**Exercise instructions:**
1. From the passage on inverse distance weighting below, set down word for word the part from "The AIDW algorithm" up to and including "datetime, itemgetter, etc.".
2. In the passage on inverse distance weighting below, what element must be considered when the variables of interest are rainfall and temperature?

These distances are added together, and each is standardised for the sum. Each node is pre-multiplied by the weight obtained at the value observed, and the estimate of the unknown node is the result of the average weighted values.

The weights assigned to the interpolating points are the inverse of their distance from the interpolation point. Consequently, the close points are made up to have more weights (so more impact) than distant points and vice versa.

With IDW methodology, the point to estimate is called k, and the nodes of the network that surround k are designated with the index i:

$$d_{i,k}$$

(1)

with i = 1, …, N, it is the vector of the inverted distances in the N nodes of the network;

$${\mathrm{x}}_{\mathrm{i}}$$

(2)

with i = 1, …, N, it is the vector of the observations in the N nodes of the network;

$${\displaystyle \sum }_{i=1}^N\frac{1}{d_{i,k}}={\widehat{d}}_k$$

(3)

This is the sum of the inverted distances useful for weight standardization;

$$x_k={\displaystyle \sum }_{i=1}^N\frac{\frac{1}{d_{i,k}}}{{\widehat{d}}_k}·x_i$$

(4)

This is the estimate of the value of the variable of interest in the unknown point.

2.4. The Augmented Inverse Distance Weighted Algorithm Implemented

The IDW method is improvable because the distance between the unknown point and the observation nodes of the network, although important as an indicator, may not be the only factor to consider. Therefore, to obtain a more reliable estimate, other elements could be considered in defining the weights attributed to the observed values. It is clear that these new elements to be considered are not absolute but depend strictly on the variable that is intended to interpolate. In the specific case in which the climatological variables of interest are the rainfall and temperature, an element that must undoubtedly be taken into consideration is the difference in elevation between the point to be estimated and the respective nodes of the network to provide more relevant results for mountainous regions where topographic impacts on precipitation are essential [42].

The methodology AIDW has been implemented considering the monitoring network with the station representing the nodes using topographic data [43].

The matrices and weights will follow the formulas given below according to the hierarchical order of application:

Calculation of distances:

$${\widehat{d}}_k={\displaystyle \sum }_{i=1}^N\frac{1}{d_{i,k}}$$

(5)

with

$${\widehat{d}}_{i,k}=\frac{\frac{1}{d_{i,k}}}{{\widehat{d}}_k}$$

(6)

Calculation of heights:

$${\widehat{\Delta h}}_{i,k}=\frac{\frac{1}{\Delta h_{i,k}}}{{\widehat{\Delta h}}_k}$$

(7)

with

$${\widehat{\Delta h}}_k={\displaystyle \sum }_{i=1}^N\frac{1}{\Delta h_{i,k}}$$

(8)

Calculation of weights:

$$W_{ik}=\frac{1}{2}\left({\widehat{d}}_{i,k}+{\widehat{\Delta h}}_{i,k}\right)$$

(9)

Weighted average:

$$\widehat{x}={\displaystyle \sum }_{i=1}^N{W}_{i,k}·x_i$$

(10)

with i = 1, …, N as the vector of the N nodes of the network.

The values in the nodes will be multiplied by the W_ik weights and average (according to Equation (10)), obtaining the estimate at the unknown point. The methodology is susceptible to improvement through the introduction of other descriptors (topographic and not) such as distance from the sea (for precipitation and humidity) or indicators of correlation between stations (in the case of significant morphologic variation), which requires further in-depth activities as they are site-specific.

The AIDW algorithm has been implemented based on a decision tree diagram implemented through an if-then-else nested statement in the open-source scripting language python [44]. Python is a high-level language, object-oriented, suitable among other uses to develop scripting because it is portable, rich in libraries, and so can be integrated with other languages with a consistent number of python bindings [45] that are packages and extensions tools for programming and manipulating the Geospatial Data Abstraction Library (GDAL) [46]. So, we used the following Free and Open-Source libraries. The main python modules implemented are osgeo, ogr, gdal, pyproj, Proj, transform, math, datetime, itemgetter, etc.

**Dataset section:**
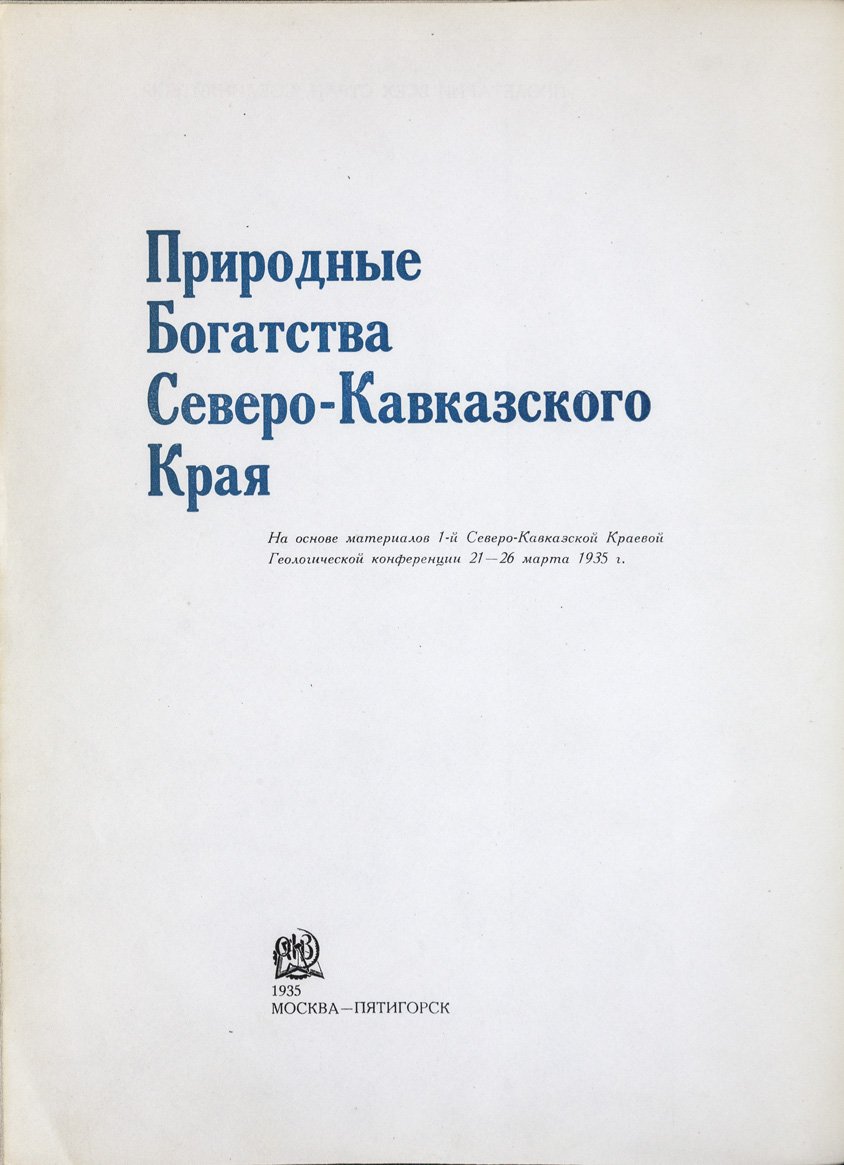 Природные Богатства Северо-Кавказского Края

На основе материалов 1-й Северо-Кавказской Краевой Геологической конференции 21—26 марта 1935 г.

1935
МОСКВА—ПЯТИГОРСК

**Task answers:**
1.
The AIDW algorithm has been implemented based on a decision tree diagram implemented through an if-then-else nested statement in the open-source scripting language python [44]. Python is a high-level language, object-oriented, suitable among other uses to develop scripting because it is portable, rich in libraries, and so can be integrated with other languages with a consistent number of python bindings [45] that are packages and extensions tools for programming and manipulating the Geospatial Data Abstraction Library (GDAL) [46]. So, we used the following Free and Open-Source libraries. The main python modules implemented are osgeo, ogr, gdal, pyproj, Proj, transform, math, datetime, itemgetter, etc.

2. The difference in elevation between the point to be estimated and the respective nodes of the network.